Used vehicle sales and values in the United States have not been as strong in recent months as tax refunds have been distributed more slowly than in years past, economists said. Still, the sales and values are projected to rise this spring.
Jonathan Smoke, the chief economist for Cox Automotive, said the slow distribution of tax refunds contributed to weaker used vehicle sales in February and March. He noted refund distribution was slower in 2021, but this was almost irrelevant because more than $4 trillion in stimulus money had been issued by the time refunds went out last year.
“Last year’s $365 billion tax refund season was a light dessert after a five-course meal,” he said. “This year, it’s the only game in town.”
As of March 25, only 45% of refunds have been issued, down from 71% at the same time in 2019. More than half of refunds typically are issued by early March, if not sooner, he said.
“The single most important catalyst for used vehicle demand is three to four weeks behind schedule in 2022,” he said. “But have no fear. Those refunds will be at critical mass in April.”
Also, the average refund amounts are 14% higher than they were in 2019 and up 12% from 2021. They have reached the highest level recorded at this stage of tax refund season, he said.
April is expected to be the best month in 2022 for used vehicle sales. He noted that when cash is flowing into consumers’ accounts retail used vehicle sales rise.
According to the Manheim Used Vehicle Value Index, wholesale used vehicle prices on a mix-, mileage-, and seasonally-adjusted basis fell 3.3% in March, from February. The price index is up 24.8% in March, from the same month in 2021.
Chris Frey, senior manager, economic and industry insights for Cox Automotive, said used prices are expected to rise during the selling season this spring, but the increases likely will be lower than they were in 2021 as a result of the high prices last year. After this spring, vehicle prices are expected to decline.
Smoke expects vehicle values to fall by 3% in 2022, from 2021. Used sales and used retail sales are projected to be 39.3 million and 20.7 million, respectively, this year. In March, retail used vehicle sales fell by 15% from the same month in 2021, Smoke said.
Used vehicle inventory was down 9% in March compared to the same month in 2019. But days supply of used vehicles declined by nine days in March, from February, as the supply has fallen from higher-than-normal to normal levels.
New sales and new retail sales are projected to be 15.3 million and 13.3 million, respectively, this year.
New vehicle inventory was down 71% in March, from the same month in 2019. He expects new inventories to worsen amid the production and supply chain issues in Asia and Europe.
Smoke said he doesn’t expect a recession in 2022 but a slowing economy. Forecasters see a greater chance for a recession in 2023, said Smoke, adding that the used vehicle market typically performs better than the new market during a recession.
Some of the uncertainties that could impact the economy included another COVID-19 variant and the worsening of the Russian invasion of Ukraine, he explained. The impact of the most recent COVID wave was less than the previous two waves, and active cases have fallen to summer 2021 levels.

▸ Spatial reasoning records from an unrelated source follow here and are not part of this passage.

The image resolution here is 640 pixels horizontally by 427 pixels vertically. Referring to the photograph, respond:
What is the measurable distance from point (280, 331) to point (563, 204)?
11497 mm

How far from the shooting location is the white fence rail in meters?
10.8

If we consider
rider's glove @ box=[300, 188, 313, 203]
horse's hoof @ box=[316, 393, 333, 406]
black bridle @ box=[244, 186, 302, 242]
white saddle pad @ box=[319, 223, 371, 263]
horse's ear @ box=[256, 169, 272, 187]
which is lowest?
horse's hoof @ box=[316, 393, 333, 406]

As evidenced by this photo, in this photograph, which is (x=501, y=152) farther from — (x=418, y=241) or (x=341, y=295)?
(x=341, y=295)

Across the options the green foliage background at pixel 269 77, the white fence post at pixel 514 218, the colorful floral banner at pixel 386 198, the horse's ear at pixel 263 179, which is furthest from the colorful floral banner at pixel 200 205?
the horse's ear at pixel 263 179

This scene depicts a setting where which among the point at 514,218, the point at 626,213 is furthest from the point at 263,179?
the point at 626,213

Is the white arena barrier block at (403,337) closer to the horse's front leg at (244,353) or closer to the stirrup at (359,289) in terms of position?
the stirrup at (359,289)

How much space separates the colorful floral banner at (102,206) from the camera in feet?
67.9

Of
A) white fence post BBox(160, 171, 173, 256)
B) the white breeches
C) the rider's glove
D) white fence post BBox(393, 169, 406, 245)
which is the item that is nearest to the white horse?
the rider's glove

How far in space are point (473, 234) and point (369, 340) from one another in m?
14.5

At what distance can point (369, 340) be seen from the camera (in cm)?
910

“The U.S. has likely transitioned from pandemic to endemic status on COVID,” Smoke said. “That does not mean we can forget about COVID. Health experts are suggesting with COVID as endemic, we could see as many as 400,000 deaths per year from the virus.”
This would be similar to the worst flu outbreaks the United States has experienced since the 1918 Spanish flu.
“However, we will hopefully no longer see the disruption we’ve experienced over the last two years,” Smoke said. “But other regions of the world remain in a pandemic state. A key worry for auto is COVID remains disruptive to supply chains, especially in areas like Asia and specifically China that have not had vaccination success.”
He noted the omicron surge in China is a factor that has worsened the 2022 outlook for new vehicle production, limiting sales and postponing wholesale recovery to at least 2025.
In the United States, Smoke said economic activity is recovering as it’s past the most recent wave, and 11 states have reported activity higher than pre-COVID levels.